Saved entries
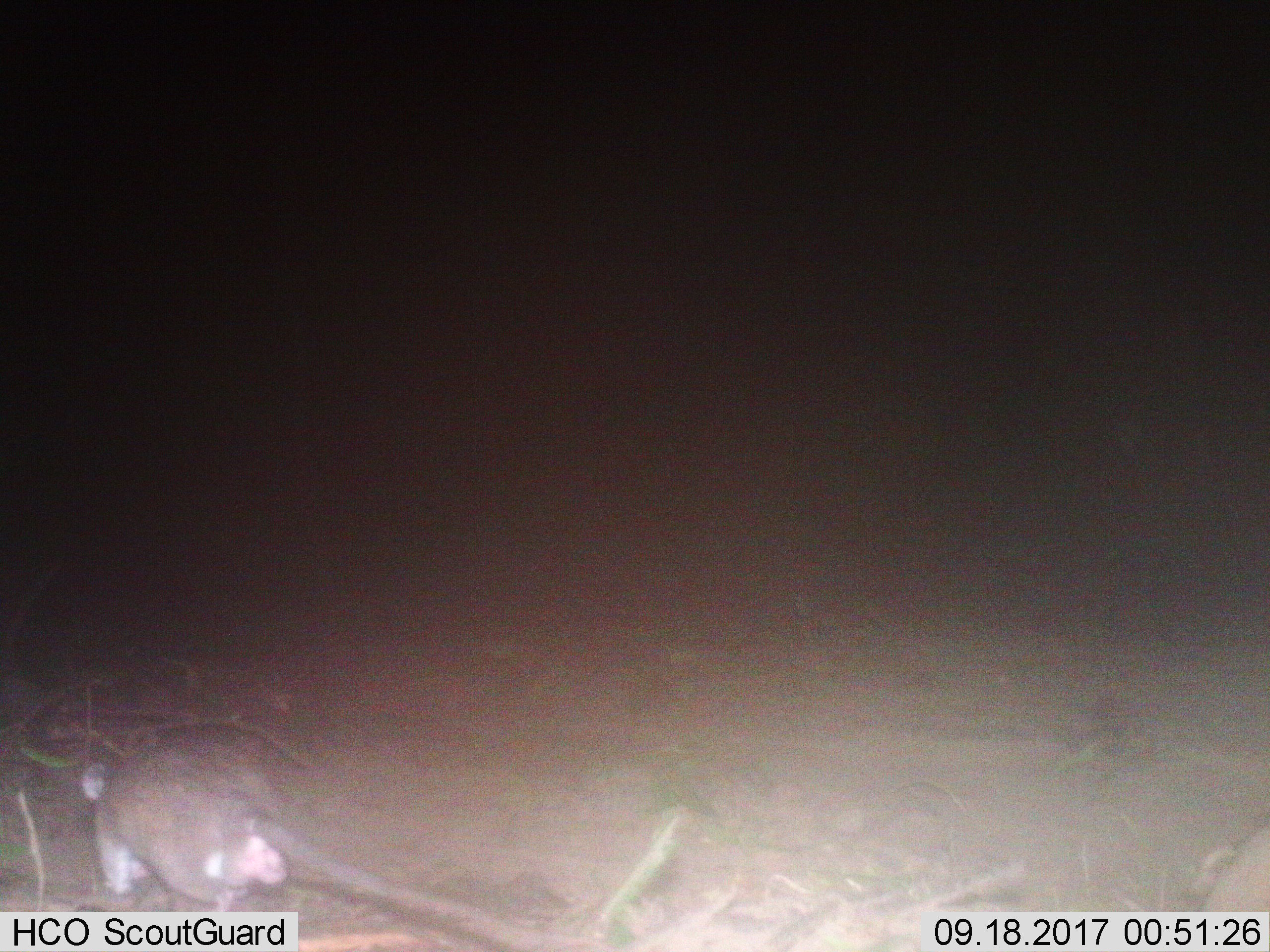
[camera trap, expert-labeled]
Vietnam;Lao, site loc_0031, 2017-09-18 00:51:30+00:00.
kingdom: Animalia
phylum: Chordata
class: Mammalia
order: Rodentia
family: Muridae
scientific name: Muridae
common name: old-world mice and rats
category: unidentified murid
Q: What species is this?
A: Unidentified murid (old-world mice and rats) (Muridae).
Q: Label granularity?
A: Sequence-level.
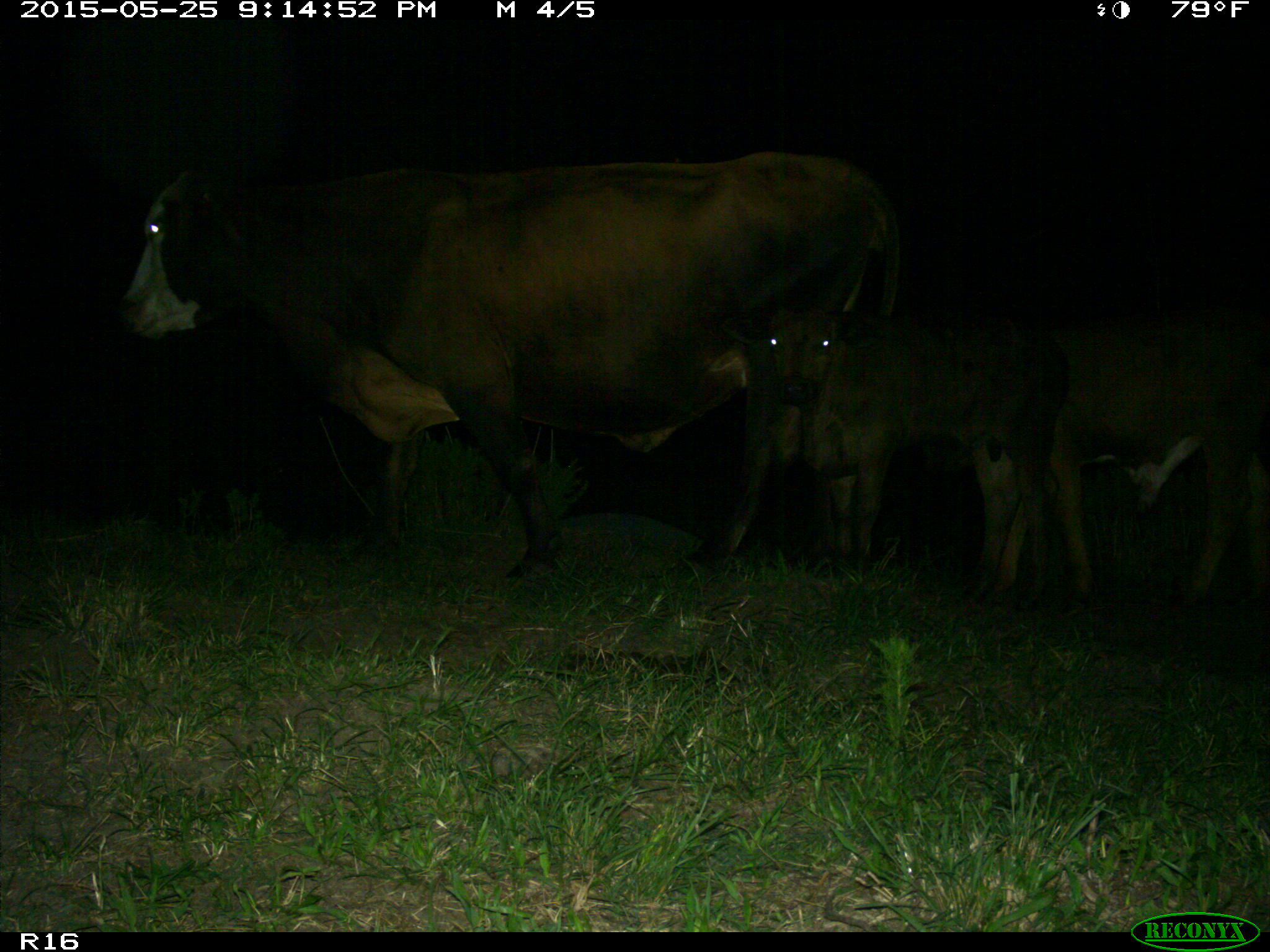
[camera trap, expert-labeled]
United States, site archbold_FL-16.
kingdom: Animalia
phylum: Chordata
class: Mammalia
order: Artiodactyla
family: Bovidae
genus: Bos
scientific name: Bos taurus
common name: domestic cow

### What you should do
The required answer is every line from the one containing "A: Unidentified murid" through the last line of the entries, restated word for word and with no pictures.

### Result for this task
A: Unidentified murid (old-world mice and rats) (Muridae).
Q: Label granularity?
A: Sequence-level.
[camera trap, expert-labeled]
United States, site archbold_FL-16.
kingdom: Animalia
phylum: Chordata
class: Mammalia
order: Artiodactyla
family: Bovidae
genus: Bos
scientific name: Bos taurus
common name: domestic cow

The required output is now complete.